**ページ抜粋:**
***

直訳すると「即(すなわ)ち言葉の道筋を見つけ難(がた=叵)いのは注釈(=註)で以って明らかにし、意味の解き易いものには全く注釈にしなかった」
「言葉の道筋を見つけ難い」というのは「意味が分かりずらい」のもそうなんですが、上の文で散々「音訓の読みが難しい!」という話をしていたので「読めるか読めないか」も入れないとおかしいな、と思い「読みづらく意味が分かりにくい」と訳しました。
「ですので、読みづらく意味の分かりにくい言葉には注釈をつけて、読めばすぐ意味が分かる言葉には全く注釈をつけませんでした」と訳しました。
・亦於姓日下 謂玖沙訶 於名帶字 謂多羅斯
「亦」は読みも意味も「また(~も)」です。
「謂」は「い(う)」と読みます。
意味も「言う、述べる」です。
ここは直訳すると「亦(また)『日下(くさか)』という姓(かばね)に於いては『玖沙訶(くさか)』と言い、『帯(たらし)』という名に於いては『多羅斯(たらし)』と言う」
...「何なの、これ?」という方もいるでしょうから軽く説明します。
①まず「日下」も「帯」も読むのはかなり難しい字です。
②しかし編纂者の太安万侶としては読めるようにしたい。
③ところが当時は平仮名はまだ無い(フリガナ出来ない)。
④ならば漢字本来の意味とは違うけど、音読みの漢字を充てて読めるようにしよう(これを「借字」と言います)。
⑤『日下』は音読みの字で『玖沙訶』を、『帯』はこれも音読みの『多羅斯』という字を充てよう。
...という感じの意味なのです。
昨日の繰り返しになりますが、『古事記』の本文は「これはこのままでも読めるよな...」っていうのは訓読みでそのままにしていて、逆に「これってこのままじゃ読めないよな...」」っていうものは、別の漢字をあてがって音読みで読めるようにしてある...って認識で良いと思います。
例えば...こんなイメージです。
【焼鳥】 →「これはこのままで読めるよな...意味も分かるし音読みにしなくていいか」(訓読みで字も変えない)
【棒棒鶏】→「ボーボー鶏って読んじゃう人いるかも...漢字の意味は違うけど音読みの漢字をあてがってみんな読めるようにしよう!バンバンジーは...【蛮蛮爺】と書き記そう!」(音読みの漢字をあてがった)
※実際こんなおバカな音読みはありません<(_ _)>
直訳では言葉足らずで分かりずらいので、ここは長くなってしまうけど…
「また姓名に関しては、『日下』や『帯』といった訓で読むのが難しいものであれば、『玖沙訶』『多羅斯』というような音で読み易く」と訳しました。

***

**資料一覧:**

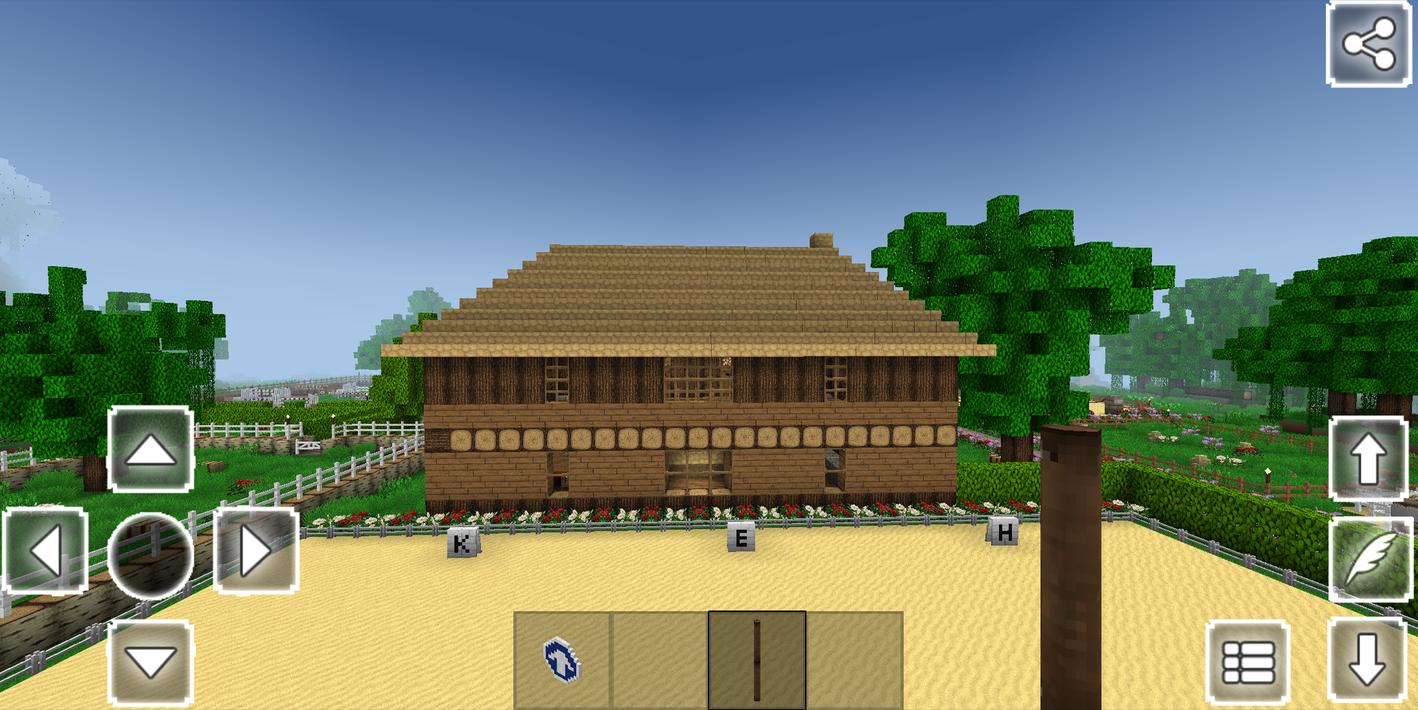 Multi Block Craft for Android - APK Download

***

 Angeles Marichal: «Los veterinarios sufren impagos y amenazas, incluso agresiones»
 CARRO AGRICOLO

***

**課題:**
古事記の序文を解説したページ抜粋にある一文“「謂」は「い(う)」と読みます。”を英語に訳すこと。 これらの資料は、本文とは別個のものである。

**解答欄:**
The character 謂 is read "i(u)."